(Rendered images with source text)
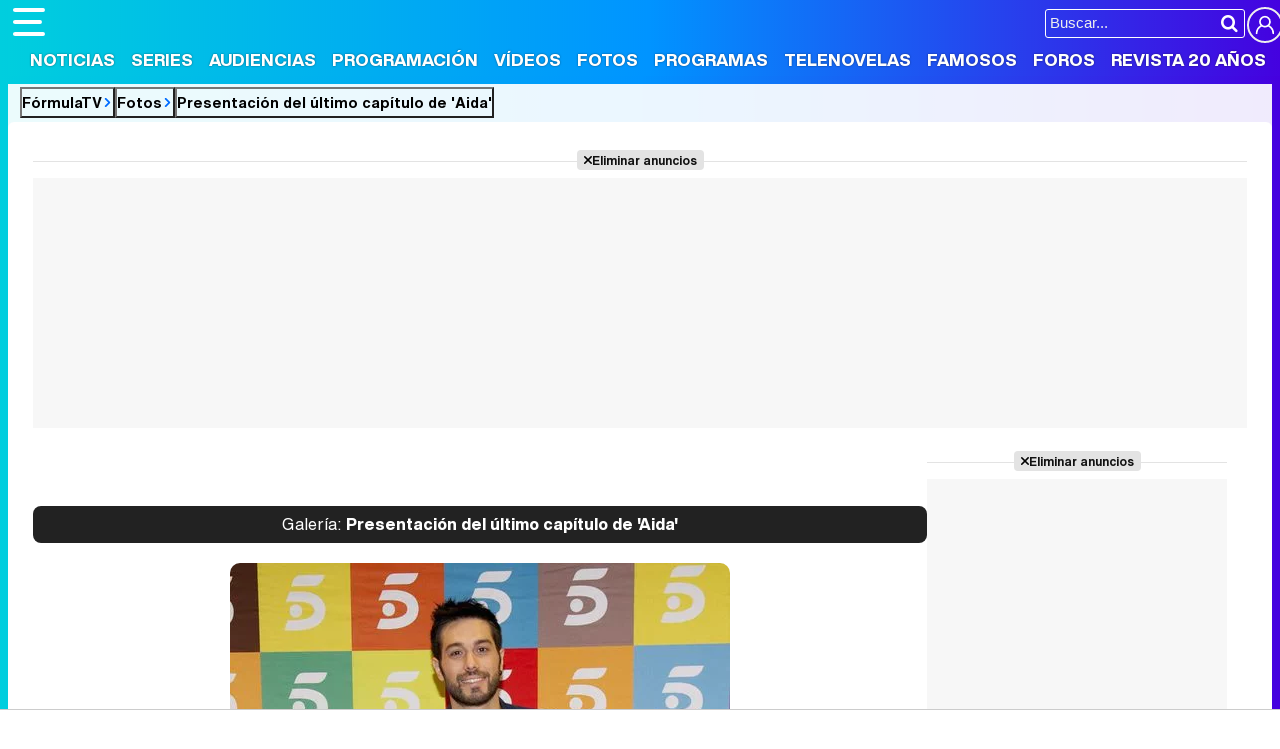

--- FILE ---
content_type: application/javascript
request_url: https://s.addoor.net/syn/?cb=addoor_renderrecs_3800&channel_id=3721&language=es&max_items=11&url=https%3A%2F%2Fwww.formulatv.com%2Ffotos%2Fgalerias%2Fpresentacion-ultimo-capitulo-aida%2Fdani-martinez-posando-final-aida%2F&ref=&ifr=0&wid=1280&platform=Linux%20x86_64&tag_id=3800&pvid=n6tf7etufxik7klz23zple&t0=5002&t1=2909
body_size: 807
content:
addoor_renderrecs_3800({"context": {"candidates": 0, "channel_alias1": "Formulatv.com/content", "channel_alias2": "Widget", "channel_domain": "Formulatv.com/content", "channel_id": 3721, "channel_name": "Formulatv.com/content", "event_id": "O3Vfowo", "floor_price": 0.0, "language": "es", "max_items": 11, "n_items": 0, "network": "content", "page_title": "", "predictor": "posam-0.23/prisam-0.31", "sid": "e7Lk7q52So8", "spec_id": "1", "uid": "BNJRtLwJa7Wg", "url": "https://www.formulatv.com/fotos/galerias/presentacion-ultimo-capitulo-aida/dani-martinez-posando-final-aida/"}, "items": [], "status": 200});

→ PROBLEM REQUIREMENTS
Nothing should be returned except the lines from the one containing "body_size: 807" through the last line of the data, each restated word for word.

→ RESPONSE FOR THIS EXERCISE
body_size: 807
content:
addoor_renderrecs_3800({"context": {"candidates": 0, "channel_alias1": "Formulatv.com/content", "channel_alias2": "Widget", "channel_domain": "Formulatv.com/content", "channel_id": 3721, "channel_name": "Formulatv.com/content", "event_id": "O3Vfowo", "floor_price": 0.0, "language": "es", "max_items": 11, "n_items": 0, "network": "content", "page_title": "", "predictor": "posam-0.23/prisam-0.31", "sid": "e7Lk7q52So8", "spec_id": "1", "uid": "BNJRtLwJa7Wg", "url": "https://www.formulatv.com/fotos/galerias/presentacion-ultimo-capitulo-aida/dani-martinez-posando-final-aida/"}, "items": [], "status": 200});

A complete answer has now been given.